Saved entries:
◇ ◇ ◇ ◇ ◇ ◇ ◇
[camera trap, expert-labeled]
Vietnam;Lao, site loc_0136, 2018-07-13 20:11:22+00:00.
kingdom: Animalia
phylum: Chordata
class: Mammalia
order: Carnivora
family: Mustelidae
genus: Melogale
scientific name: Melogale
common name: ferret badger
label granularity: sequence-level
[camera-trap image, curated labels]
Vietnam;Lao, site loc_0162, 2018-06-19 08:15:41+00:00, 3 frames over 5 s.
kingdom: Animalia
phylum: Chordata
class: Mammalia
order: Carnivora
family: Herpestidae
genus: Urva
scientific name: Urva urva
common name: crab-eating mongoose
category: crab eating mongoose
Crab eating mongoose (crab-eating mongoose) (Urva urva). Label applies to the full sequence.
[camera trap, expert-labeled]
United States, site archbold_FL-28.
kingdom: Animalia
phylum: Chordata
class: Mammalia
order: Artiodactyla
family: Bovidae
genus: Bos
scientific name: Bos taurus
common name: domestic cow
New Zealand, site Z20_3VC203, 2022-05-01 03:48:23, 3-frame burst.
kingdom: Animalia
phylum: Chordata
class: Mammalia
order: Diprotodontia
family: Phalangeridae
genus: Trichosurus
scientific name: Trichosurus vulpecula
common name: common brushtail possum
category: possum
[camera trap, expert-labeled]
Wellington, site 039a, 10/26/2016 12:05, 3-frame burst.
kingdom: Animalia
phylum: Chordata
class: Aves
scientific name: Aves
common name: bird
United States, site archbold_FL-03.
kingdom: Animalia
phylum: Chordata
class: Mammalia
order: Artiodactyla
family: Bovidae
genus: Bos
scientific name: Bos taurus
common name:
◇ ◇ ◇ ◇ ◇ ◇ ◇
Output these and nothing else: the lines from the one holding "scientific name: Trichosurus vulpecula" through the final line of the entries above, exactly as they appear.

Result of this task:
scientific name: Trichosurus vulpecula
common name: common brushtail possum
category: possum
[camera trap, expert-labeled]
Wellington, site 039a, 10/26/2016 12:05, 3-frame burst.
kingdom: Animalia
phylum: Chordata
class: Aves
scientific name: Aves
common name: bird
United States, site archbold_FL-03.
kingdom: Animalia
phylum: Chordata
class: Mammalia
order: Artiodactyla
family: Bovidae
genus: Bos
scientific name: Bos taurus
common name:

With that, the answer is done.